▸ **Le problème**
Recopiez mot pour mot, dans l'entretien sur le football féminin, le passage qui va de « Elle souligne le haut » jusqu'à « football féminin européen. ».

À la tête de Leicester City Women depuis le début de la saison, Amandine Miquel a intégré l’un des championnats les plus compétitifs du monde. Dans cette seconde partie d’entretien, la technicienne française dresse un état des lieux sans détour : entre la Women’s Super League et la Arkema Première League (anciennement D1 Arkema), le fossé se creuse. Professionnalisation, infrastructures, gouvernance… Elle revient sur les écarts structurels et les choix politiques qui dessinent aujourd’hui deux trajectoires bien différentes.

 

Première partie => [Interview exclu] Amandine Miquel (Leicester City) : "L’équipe de France féminine n’a pas encore franchi un vrai cap"

 

La Women’s Super League, un modèle complet

 

Pour Miquel, le constat est limpide :

« C’est l’un des championnats les plus complets au monde. »

Elle souligne le haut niveau athlétique, l’exposition médiatique croissante et la qualité des infrastructures, tout en nuançant :

« Peut-être un peu moins technique ou tactique, mais il surpasse les autres sur tous les autres aspects. »

La récente présence de trois clubs anglais en quarts de finale de Ligue des champions (Arsenal, Chelsea et Manchester City, ce dernier ayant été éliminé par les Blues de Sonia Bompastor, ndlr) en témoigne : l’Angleterre est devenue une place forte du football féminin européen.

 

Des ambitions européennes qui prennent forme

 

La coach de Leicester voit dans la progression des clubs anglais une tendance durable :

« Ça va devenir une constante. Chaque saison, les clubs anglais seront parmi les favoris en Europe. »

Un phénomène comparable, selon elle, au triomphe des Lionesses à l’Euro 2022 : preuve qu’un écosystème structuré peut porter ses fruits.

 

Des infrastructures à la hauteur du projet

 

À l’image des stades, du staff élargi ou encore des conditions d'entraînementl’Angleterre a investi massivement. La différence se voit aussi au quotidien, dans l’environnement de travail :

« Ici, on joue dans de grands stades, rarement en dessous de 5 000 places. Et les staffs, c’est vingt personnes. En France, à part Lyon et Paris, on est loin de ce niveau. »

▸ **Extrait source**

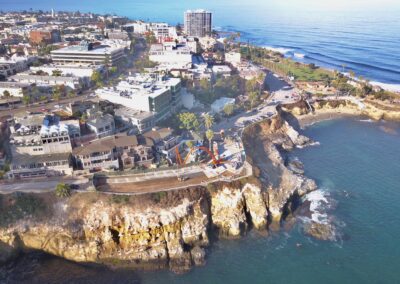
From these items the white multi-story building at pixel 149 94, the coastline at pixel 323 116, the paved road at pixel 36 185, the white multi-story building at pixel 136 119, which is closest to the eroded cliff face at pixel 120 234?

▸ **Réponse écrite**
Elle souligne le haut niveau athlétique, l’exposition médiatique croissante et la qualité des infrastructures, tout en nuançant :

« Peut-être un peu moins technique ou tactique, mais il surpasse les autres sur tous les autres aspects. »

La récente présence de trois clubs anglais en quarts de finale de Ligue des champions (Arsenal, Chelsea et Manchester City, ce dernier ayant été éliminé par les Blues de Sonia Bompastor, ndlr) en témoigne : l’Angleterre est devenue une place forte du football féminin européen.